++++ The input

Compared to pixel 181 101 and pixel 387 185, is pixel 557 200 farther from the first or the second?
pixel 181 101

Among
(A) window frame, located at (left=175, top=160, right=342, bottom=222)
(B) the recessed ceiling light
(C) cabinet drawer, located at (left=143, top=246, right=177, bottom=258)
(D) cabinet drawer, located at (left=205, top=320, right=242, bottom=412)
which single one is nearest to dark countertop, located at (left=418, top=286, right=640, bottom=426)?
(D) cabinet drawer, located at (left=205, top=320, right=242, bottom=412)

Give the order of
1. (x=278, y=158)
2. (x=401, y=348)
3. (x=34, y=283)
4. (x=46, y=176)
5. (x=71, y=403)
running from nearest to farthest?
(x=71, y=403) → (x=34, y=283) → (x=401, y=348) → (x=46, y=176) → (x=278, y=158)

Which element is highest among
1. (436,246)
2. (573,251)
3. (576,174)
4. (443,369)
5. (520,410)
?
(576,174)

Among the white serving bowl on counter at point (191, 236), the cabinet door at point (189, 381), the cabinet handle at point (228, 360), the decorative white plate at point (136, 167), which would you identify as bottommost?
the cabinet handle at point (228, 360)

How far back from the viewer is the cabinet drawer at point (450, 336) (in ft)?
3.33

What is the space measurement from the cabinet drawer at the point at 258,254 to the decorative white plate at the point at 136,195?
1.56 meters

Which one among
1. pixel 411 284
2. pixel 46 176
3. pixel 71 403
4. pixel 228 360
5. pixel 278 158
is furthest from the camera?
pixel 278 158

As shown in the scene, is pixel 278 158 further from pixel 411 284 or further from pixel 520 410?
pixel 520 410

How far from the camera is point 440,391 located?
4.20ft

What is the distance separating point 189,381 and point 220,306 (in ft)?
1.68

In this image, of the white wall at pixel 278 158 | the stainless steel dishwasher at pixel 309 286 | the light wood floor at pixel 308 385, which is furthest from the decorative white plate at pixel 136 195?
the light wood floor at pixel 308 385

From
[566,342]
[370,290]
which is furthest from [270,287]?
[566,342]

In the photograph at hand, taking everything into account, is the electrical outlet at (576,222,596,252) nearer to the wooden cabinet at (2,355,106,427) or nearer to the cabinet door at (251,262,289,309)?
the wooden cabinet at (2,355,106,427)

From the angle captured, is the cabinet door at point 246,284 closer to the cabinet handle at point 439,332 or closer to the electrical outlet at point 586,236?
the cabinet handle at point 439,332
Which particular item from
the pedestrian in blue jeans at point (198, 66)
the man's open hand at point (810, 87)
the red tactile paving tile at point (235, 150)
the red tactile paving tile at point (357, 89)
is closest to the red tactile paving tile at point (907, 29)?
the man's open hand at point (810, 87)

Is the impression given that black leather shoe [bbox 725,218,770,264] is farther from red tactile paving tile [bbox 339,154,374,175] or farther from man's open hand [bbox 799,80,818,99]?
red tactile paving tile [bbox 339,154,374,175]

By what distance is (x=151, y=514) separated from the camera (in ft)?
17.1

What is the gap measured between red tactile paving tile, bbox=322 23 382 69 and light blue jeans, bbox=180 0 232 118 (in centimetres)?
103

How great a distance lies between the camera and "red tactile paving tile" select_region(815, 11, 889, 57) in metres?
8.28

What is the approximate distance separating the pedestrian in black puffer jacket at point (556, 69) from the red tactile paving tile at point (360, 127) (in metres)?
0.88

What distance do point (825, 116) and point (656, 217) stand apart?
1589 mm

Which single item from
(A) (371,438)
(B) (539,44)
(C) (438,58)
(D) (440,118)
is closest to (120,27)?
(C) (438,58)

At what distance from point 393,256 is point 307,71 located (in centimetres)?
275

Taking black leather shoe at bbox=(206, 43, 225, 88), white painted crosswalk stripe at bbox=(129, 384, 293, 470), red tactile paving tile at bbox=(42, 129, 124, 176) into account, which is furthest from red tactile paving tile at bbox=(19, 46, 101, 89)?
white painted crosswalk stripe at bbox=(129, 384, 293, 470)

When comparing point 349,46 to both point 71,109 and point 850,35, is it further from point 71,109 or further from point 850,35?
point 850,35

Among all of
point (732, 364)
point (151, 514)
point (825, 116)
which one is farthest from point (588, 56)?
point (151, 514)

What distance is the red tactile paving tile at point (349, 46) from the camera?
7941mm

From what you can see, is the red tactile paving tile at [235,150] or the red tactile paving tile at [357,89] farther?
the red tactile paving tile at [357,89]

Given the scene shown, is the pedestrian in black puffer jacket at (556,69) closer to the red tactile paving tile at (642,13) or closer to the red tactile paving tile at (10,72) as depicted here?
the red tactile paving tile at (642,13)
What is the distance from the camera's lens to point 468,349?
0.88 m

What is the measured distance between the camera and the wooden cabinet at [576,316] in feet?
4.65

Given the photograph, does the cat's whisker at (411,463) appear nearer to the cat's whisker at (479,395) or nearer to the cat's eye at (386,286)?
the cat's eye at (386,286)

++++++++

Your goal => Can you copy out every item above, unchanged, from the first line to the last?

Response for this exercise =>
Compared to pixel 181 101 and pixel 387 185, is pixel 557 200 farther from the first or the second?
pixel 181 101

Among
(A) window frame, located at (left=175, top=160, right=342, bottom=222)
(B) the recessed ceiling light
(C) cabinet drawer, located at (left=143, top=246, right=177, bottom=258)
(D) cabinet drawer, located at (left=205, top=320, right=242, bottom=412)
which single one is nearest to dark countertop, located at (left=418, top=286, right=640, bottom=426)?
(D) cabinet drawer, located at (left=205, top=320, right=242, bottom=412)

Give the order of
1. (x=278, y=158)
2. (x=401, y=348)
3. (x=34, y=283)
4. (x=46, y=176)
5. (x=71, y=403)
running from nearest to farthest?
(x=71, y=403) → (x=34, y=283) → (x=401, y=348) → (x=46, y=176) → (x=278, y=158)

Which element is highest among
1. (436,246)
2. (573,251)
3. (576,174)
4. (443,369)
5. (520,410)
?
(576,174)

Among the white serving bowl on counter at point (191, 236), the cabinet door at point (189, 381), the cabinet handle at point (228, 360), the decorative white plate at point (136, 167), which would you identify as bottommost?
the cabinet handle at point (228, 360)

How far back from the viewer is the cabinet drawer at point (450, 336) (in ft)?
3.33

What is the space measurement from the cabinet drawer at the point at 258,254 to the decorative white plate at the point at 136,195?
1.56 meters

Which one among
1. pixel 411 284
2. pixel 46 176
3. pixel 71 403
4. pixel 228 360
5. pixel 278 158
is furthest from the camera?
pixel 278 158

As shown in the scene, is pixel 278 158 further from pixel 411 284 or further from pixel 520 410?
pixel 520 410

How far from the camera is point 440,391 located?
4.20ft

What is the distance separating point 189,381 and point 220,306 (in ft)?
1.68

In this image, of the white wall at pixel 278 158 | the stainless steel dishwasher at pixel 309 286 | the light wood floor at pixel 308 385, which is furthest from the decorative white plate at pixel 136 195?
the light wood floor at pixel 308 385

From
[566,342]
[370,290]
which is furthest from [270,287]?
[566,342]

In the photograph at hand, taking everything into account, is the electrical outlet at (576,222,596,252) nearer to the wooden cabinet at (2,355,106,427) or nearer to the cabinet door at (251,262,289,309)?
the wooden cabinet at (2,355,106,427)

From the angle captured, is the cabinet door at point 246,284 closer to the cabinet handle at point 439,332 or closer to the electrical outlet at point 586,236?
the cabinet handle at point 439,332
Which particular item from
the pedestrian in blue jeans at point (198, 66)
the man's open hand at point (810, 87)
the red tactile paving tile at point (235, 150)
the red tactile paving tile at point (357, 89)
is closest to the red tactile paving tile at point (907, 29)?
the man's open hand at point (810, 87)

Is the impression given that black leather shoe [bbox 725,218,770,264] is farther from red tactile paving tile [bbox 339,154,374,175] or farther from man's open hand [bbox 799,80,818,99]?
red tactile paving tile [bbox 339,154,374,175]

By what distance is (x=151, y=514) separated from the camera (in ft)?
17.1

What is the gap measured between red tactile paving tile, bbox=322 23 382 69 and light blue jeans, bbox=180 0 232 118 (in centimetres)?
103

How great a distance lies between the camera and "red tactile paving tile" select_region(815, 11, 889, 57) in metres?
8.28

What is the approximate distance separating the pedestrian in black puffer jacket at point (556, 69) from the red tactile paving tile at point (360, 127) (in metres)?
0.88

What distance do point (825, 116) and point (656, 217) stand apart?
1589 mm

Which single item from
(A) (371,438)
(B) (539,44)
(C) (438,58)
(D) (440,118)
is closest to (120,27)?
(C) (438,58)

At what distance from point 393,256 is point 307,71 located (in centimetres)?
275

Taking black leather shoe at bbox=(206, 43, 225, 88), white painted crosswalk stripe at bbox=(129, 384, 293, 470), red tactile paving tile at bbox=(42, 129, 124, 176) into account, which is furthest from red tactile paving tile at bbox=(19, 46, 101, 89)?
white painted crosswalk stripe at bbox=(129, 384, 293, 470)

When comparing point 349,46 to both point 71,109 and point 850,35, is it further from point 71,109 or further from point 850,35?
point 850,35

Among all of
point (732, 364)
point (151, 514)
point (825, 116)
which one is farthest from point (588, 56)?
point (151, 514)

What distance is the red tactile paving tile at point (349, 46) from the camera?
7941mm

From what you can see, is the red tactile paving tile at [235,150] or the red tactile paving tile at [357,89] farther?
the red tactile paving tile at [357,89]

Given the scene shown, is the pedestrian in black puffer jacket at (556,69) closer to the red tactile paving tile at (642,13) or closer to the red tactile paving tile at (10,72) as depicted here?
the red tactile paving tile at (642,13)
What is the distance from the camera's lens to point 468,349?
0.88 m

What is the measured distance between the camera and the wooden cabinet at [576,316] in feet?
4.65

Given the photograph, does the cat's whisker at (411,463) appear nearer to the cat's whisker at (479,395) or nearer to the cat's eye at (386,286)?
the cat's eye at (386,286)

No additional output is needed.